After investigation, it was determined that she became poisoned from eating raspberries from bushes planted near the deck. The bushes apparently absorbed chemicals leached from the wood. She had to undergo treatment to reverse the effects.
I do not know what kind of lumber was used or what kind of stain/treatment was used on the lumber. Nor do I know how closely the bushes were to the treated lumber, or how long they were in place before leaching occurred. So there are some critical unknown variables in this situation.
Redwood is indeed a beautiful wood; my father always stained his redwood to preserve that lovely color. If I were to use redwood outside, I too would stain.
If you want to be absolutely sure that you're not risking your family's health, build a test bed using stained redwood, and have the soil tested periodically before you plant any vegetables. It would take some time before you could plant with assurance, but at least you would have that comfort of knowing that you'd checked for leaching of chemicals into the bed.
You could also search online or check with your local agricultural extension service to get more information on what effects the specific stain you propose to use might have on soil.
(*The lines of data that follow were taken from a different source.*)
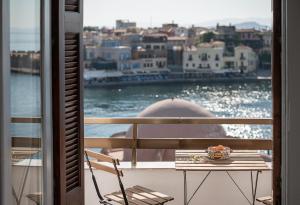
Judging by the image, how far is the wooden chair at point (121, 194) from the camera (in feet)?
13.3

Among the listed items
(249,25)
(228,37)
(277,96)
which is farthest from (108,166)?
(249,25)

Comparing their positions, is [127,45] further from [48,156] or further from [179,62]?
[48,156]

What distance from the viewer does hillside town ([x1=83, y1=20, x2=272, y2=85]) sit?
44.9ft

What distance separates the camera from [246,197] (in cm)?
461

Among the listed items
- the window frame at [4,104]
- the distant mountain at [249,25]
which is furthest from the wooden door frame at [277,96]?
the distant mountain at [249,25]

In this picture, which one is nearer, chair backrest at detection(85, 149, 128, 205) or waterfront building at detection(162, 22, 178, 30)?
chair backrest at detection(85, 149, 128, 205)

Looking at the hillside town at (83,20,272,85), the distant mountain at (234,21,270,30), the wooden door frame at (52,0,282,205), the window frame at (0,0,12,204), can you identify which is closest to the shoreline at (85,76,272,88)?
the hillside town at (83,20,272,85)

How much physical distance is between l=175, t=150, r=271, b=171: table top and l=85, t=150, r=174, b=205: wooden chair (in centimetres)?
27

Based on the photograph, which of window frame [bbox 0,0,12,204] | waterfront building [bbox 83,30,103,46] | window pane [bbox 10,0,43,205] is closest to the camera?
window frame [bbox 0,0,12,204]

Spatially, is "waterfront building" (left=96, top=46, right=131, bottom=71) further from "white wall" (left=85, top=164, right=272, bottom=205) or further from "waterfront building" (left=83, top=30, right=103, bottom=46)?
"white wall" (left=85, top=164, right=272, bottom=205)

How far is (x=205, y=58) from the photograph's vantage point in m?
14.7

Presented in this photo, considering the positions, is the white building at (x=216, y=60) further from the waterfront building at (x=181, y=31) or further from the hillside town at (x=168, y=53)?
the waterfront building at (x=181, y=31)

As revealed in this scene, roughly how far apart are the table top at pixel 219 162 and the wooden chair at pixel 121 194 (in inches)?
10.8

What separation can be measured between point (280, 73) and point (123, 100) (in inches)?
417
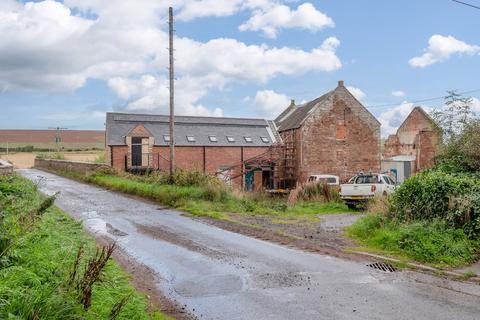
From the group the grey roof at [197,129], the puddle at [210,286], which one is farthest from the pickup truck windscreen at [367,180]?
the grey roof at [197,129]

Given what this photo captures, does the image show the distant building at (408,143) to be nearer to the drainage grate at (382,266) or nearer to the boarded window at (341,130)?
the boarded window at (341,130)

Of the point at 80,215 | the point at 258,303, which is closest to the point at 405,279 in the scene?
the point at 258,303

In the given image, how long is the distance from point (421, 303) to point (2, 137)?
10252cm

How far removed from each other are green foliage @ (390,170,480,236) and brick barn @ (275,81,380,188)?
21113mm

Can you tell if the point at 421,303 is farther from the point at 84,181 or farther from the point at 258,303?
the point at 84,181

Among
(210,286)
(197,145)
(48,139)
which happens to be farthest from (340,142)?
(48,139)

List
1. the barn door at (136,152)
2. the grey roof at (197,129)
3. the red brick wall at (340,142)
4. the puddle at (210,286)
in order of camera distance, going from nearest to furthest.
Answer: the puddle at (210,286)
the red brick wall at (340,142)
the barn door at (136,152)
the grey roof at (197,129)

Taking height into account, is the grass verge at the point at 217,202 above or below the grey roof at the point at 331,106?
below

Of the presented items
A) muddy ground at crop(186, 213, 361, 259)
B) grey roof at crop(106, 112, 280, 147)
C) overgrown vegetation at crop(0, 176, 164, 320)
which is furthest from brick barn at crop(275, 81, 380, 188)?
overgrown vegetation at crop(0, 176, 164, 320)

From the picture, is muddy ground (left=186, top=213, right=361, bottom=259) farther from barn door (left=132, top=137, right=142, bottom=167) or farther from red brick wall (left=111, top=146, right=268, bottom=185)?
barn door (left=132, top=137, right=142, bottom=167)

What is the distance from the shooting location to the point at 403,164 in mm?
39250

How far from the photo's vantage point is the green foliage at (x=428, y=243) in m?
9.08

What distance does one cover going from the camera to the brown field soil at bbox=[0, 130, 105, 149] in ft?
307

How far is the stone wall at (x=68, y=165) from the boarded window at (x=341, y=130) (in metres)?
→ 18.5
It may be that the stains which are more toxic are not the ones which would be used on redwood.
May 09, 2012, 01:36 PMtlrrider
What About a liner to protect inside of wood?
May 09, 2012, 03:29 PMswschrad
probably arsenic from the old CCA green wood. the newer stuff is going to give you copper poisoning.
tung or linseed oil is a natural sealer for exterior wood that should not give you any worries. you are going to have to reapply it periodically. including on the inside. but a clean tarp or roofing sheet liner should protect the wood on the inside without adding evil chemical stuff to the produce.